Without including any pictures, return the records below exactly as written.

■ ■ ■ ■ ■

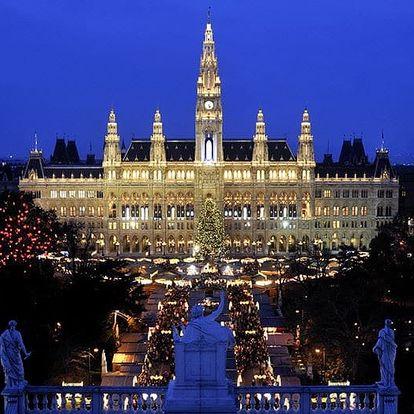 Rakousko - Vienna na 1 den, bez stravy s dopravou autobusem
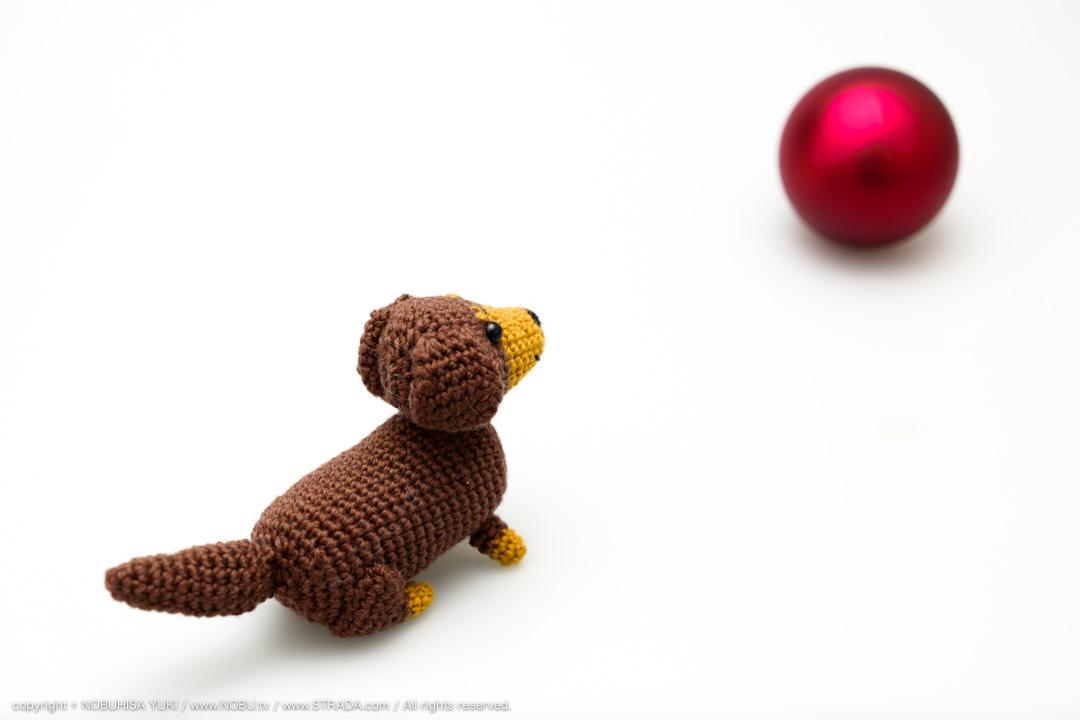 ペットの人形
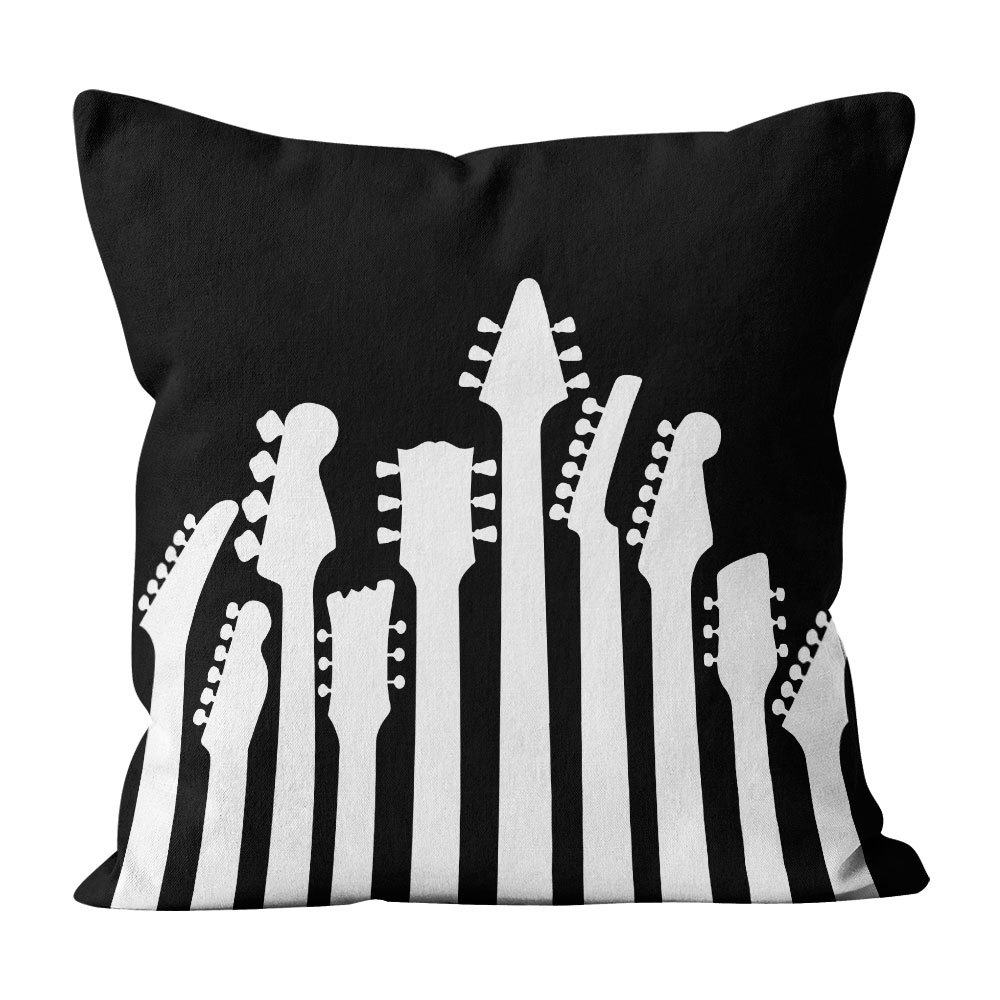 Almofada Pillowshow Square Rock Headstock Guitarras Baixo Squ019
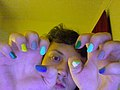 Sasha The first time I colored my nails.jpg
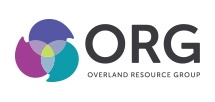 Overland Resource Group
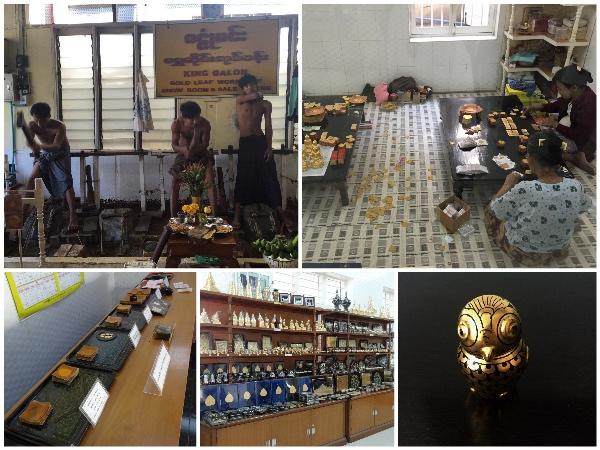 King Galon Gold Leaf Workshop Mandalay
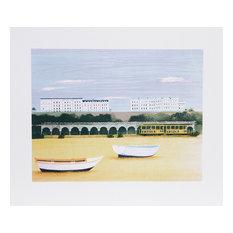 """Beach At Brighton"" Artwork"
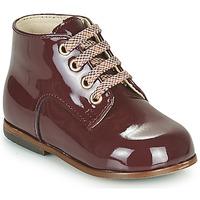 Pantofi Fete Pantofi sport stil gheata Little Mary MILOTO Bordo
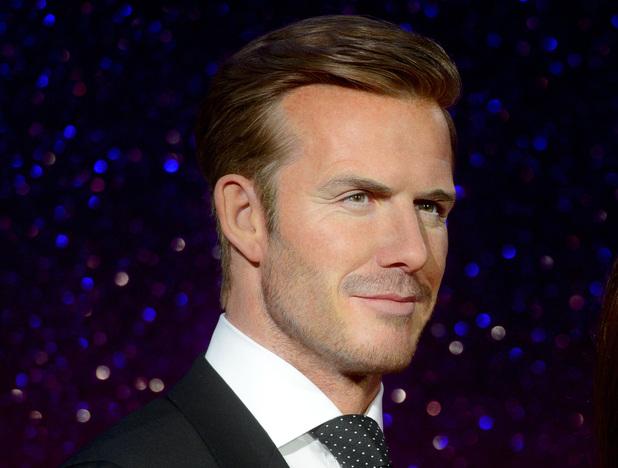New wax figures of David and Victoria Beckham revealed, Madame Tussauds, London, Britain - 19 Jun 2014 David Beckham and Victoria Beckham wax figures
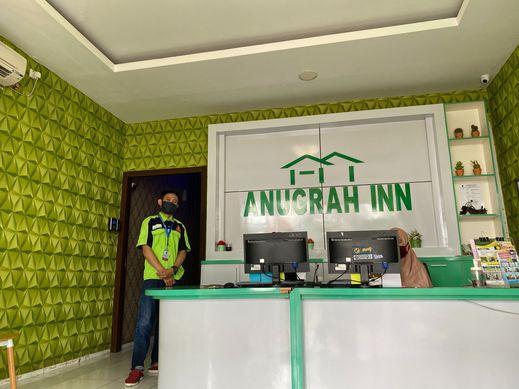 Anugrah Inn Tangerang - Receptionist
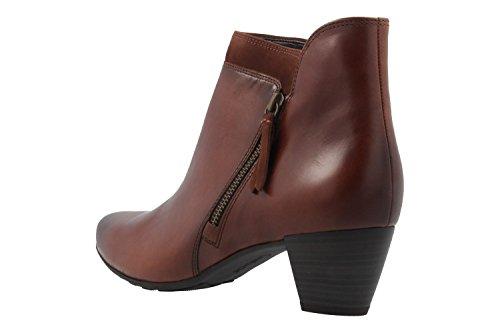 para mujer de Gabor marrón Botas Piel marrón twxSZ1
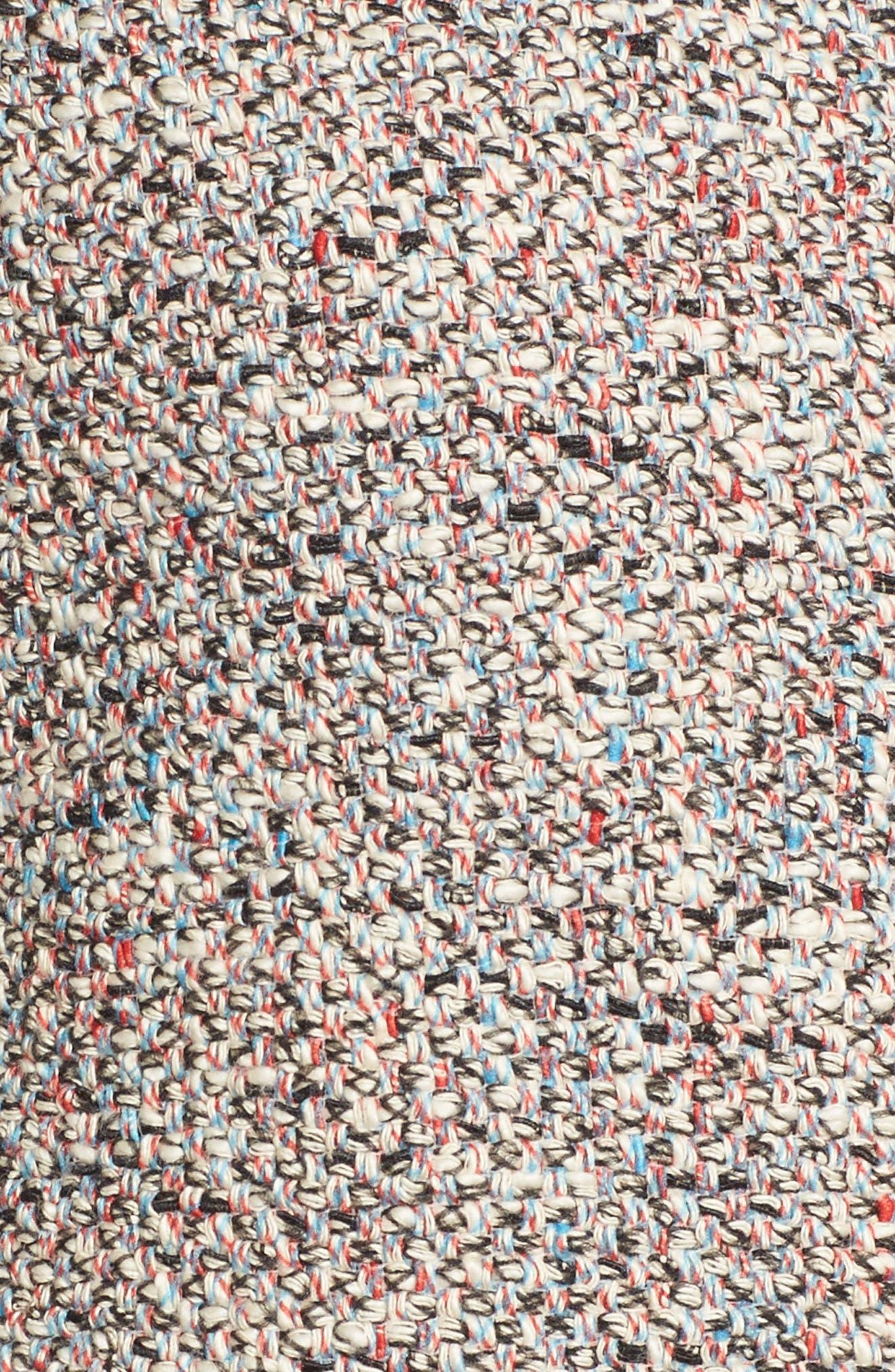Alternate Image 5  - BOSS Koralie Tweed Jacket (Regular & Petite)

■ ■ ■ ■ ■

WRITTEN REPLY
 Rakousko - Vienna na 1 den, bez stravy s dopravou autobusem
 ペットの人形
 Almofada Pillowshow Square Rock Headstock Guitarras Baixo Squ019
 Sasha The first time I colored my nails.jpg
 Overland Resource Group
 King Galon Gold Leaf Workshop Mandalay
 """Beach At Brighton"" Artwork"
 Pantofi Fete Pantofi sport stil gheata Little Mary MILOTO Bordo
New wax figures of David and Victoria Beckham revealed, Madame Tussauds, London, Britain - 19 Jun 2014 David Beckham and Victoria Beckham wax figures
 Anugrah Inn Tangerang - Receptionist
 para mujer de Gabor marrón Botas Piel marrón twxSZ1
Alternate Image 5  - BOSS Koralie Tweed Jacket (Regular & Petite)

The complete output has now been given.